**TEKSTFRAGMENT**
Toerisme 30 september 2000

Zie ook: Belgische mijn

Angst voor het zwarte gat

Door G. de Looze
„Het was smeerlapperij om in de schacht af te dalen.” Marcel, een oude mijnwerker, voelt weer de angst die hem bekroop nadat de deur van de liftkooi achter hem dichtsloeg. Op de verhalenzolder van wetenschappelijk avonturenpark Pass doet de geschiedenis van de Belgische mijnbouw de ronde. Ook tijdens een rondgang door de gebouwen van het mijnbouwbedrijf Bois-du-Luc leer je veel over mens en machine.

Het levensverhaal van Marcel maakt indruk. Enkele jongeren kijken geboeid naar het scherm waarop de ex-mijnwerker te zien is. „Mijn vader stuurde me naar de mijnen. Discussie was niet mogelijk. Tweeëntwintig jaar bracht ik er door. Soms werkten we meer dan duizend meter onder de grond. Intens warm was het daar. Het afdalen in de schacht gaf altijd angst. Alles wat mooi is –het daglicht, het groen, de zon– laat je achter. Je daalt af in een zwart gat en hoopt dat het goed gaat.”

Wat voor effect het werken in de mijn op zijn gezondheid had, weet Marcel niet. „Sommigen droegen een kapje tegen het stof. Volgens mijn vader was dat niet verstandig, omdat vooral het fijne, meest gevaarlijke, stof door zo'n kapje drong. Ach, –de oude mijnwerker toont het shagje dat hij rookt– dit is ongezonder. Onder de grond pruimden we. Er was zelfs een paard, waarvoor we altijd 50 gram pruimtabak meenamen.”

Kinderstraat
Het 60 meter hoge kabelrad van de voormalige mijn Le Crachet is al van verre te zien. Het stukje industrieel erfgoed –gelegen in het dorp Frameries in de Belgische provincie Henegouwen– wordt omsloten door het in mei geopende avonturenpark. Architect Jean Nouvel ontwierp de 210 meter lange loopbrug. Een wandeling door deze metaalkleurige buis brengt je in het hart van Pass. „We willen in ons park wetenschap voor iedereen toegankelijk maken, zodat bezoekers gaan begrijpen hoe de dingen in elkaar steken”, vertelt persvoorlichtster Françoise Lardenoey. „Wetenschap maakt immers deel van ons leven uit.”

Het aanbod bestaat uit verschillende onderdelen. In de Kinderstraat –begeleidende ouders mogen meedoen– kunnen kinderen een huis bouwen, in een garage werken, weerkaarten tekenen of surfen op internet. In de Machinezaal mag jong en oud onder meer naar boven proberen te fietsen en tegelijkertijd op een computerscherm een motor besturen.

Grenzen
Bezoekers maken er kennis met de anatomie van de mens. Seksualiteit is niet overgeslagen. „Sommigen zijn geshockeerd over de opzet van dit onderdeel”, weet de persvoorlichtster. Het is inderdaad de vraag of kinderen lastig moeten worden gevallen met het relaas over een onverzadigbare echtgenoot. In de Reuzentent loopt momenteel een tentoonstelling over sport. Binnenkort gaat binnenkort de tentoonstelling ”Geboren worden?” van start, waarin grenzen van de wetenschap aan de orde komen.

**VASTGELEGDE GEGEVENS**
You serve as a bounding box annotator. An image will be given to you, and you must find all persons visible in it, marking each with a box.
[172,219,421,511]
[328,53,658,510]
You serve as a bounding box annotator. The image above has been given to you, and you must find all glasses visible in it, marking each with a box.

**UIT TE VOEREN TAKEN**
(1) Geef het tekstfragment opnieuw weer vanaf "Het aanbod bestaat" tot en met "de orde komen.", en hernoem daarbij "Machinezaal" tot "Motorenhal".
(2) Geef voor elk van de volgende beweringen aan of het tekstfragment ze bevestigt, met ja of nee en de doorslaggevende woorden uit het tekstfragment letterlijk geciteerd: (a) Marcel werkte tweeëntwintig jaar in de mijnen. (b) Architect Jean Nouvel ontwierp het kabelrad. (c) Het avonturenpark is in mei geopend.
(3) Hoe hoog is volgens het tekstfragment het kabelrad van de voormalige mijn Le Crachet?

**RESULTATEN PER TAAK**
(1)
Het aanbod bestaat uit verschillende onderdelen. In de Kinderstraat –begeleidende ouders mogen meedoen– kunnen kinderen een huis bouwen, in een garage werken, weerkaarten tekenen of surfen op internet. In de Motorenhal mag jong en oud onder meer naar boven proberen te fietsen en tegelijkertijd op een computerscherm een motor besturen.

Grenzen
Bezoekers maken er kennis met de anatomie van de mens. Seksualiteit is niet overgeslagen. „Sommigen zijn geshockeerd over de opzet van dit onderdeel”, weet de persvoorlichtster. Het is inderdaad de vraag of kinderen lastig moeten worden gevallen met het relaas over een onverzadigbare echtgenoot. In de Reuzentent loopt momenteel een tentoonstelling over sport. Binnenkort gaat binnenkort de tentoonstelling ”Geboren worden?” van start, waarin grenzen van de wetenschap aan de orde komen.

(2)
(a) Ja: "Tweeëntwintig jaar bracht ik er door."
(b) Nee: "Architect Jean Nouvel ontwierp de 210 meter lange loopbrug."
(c) Ja: "het in mei geopende avonturenpark"

(3) Het kabelrad is 60 meter hoog.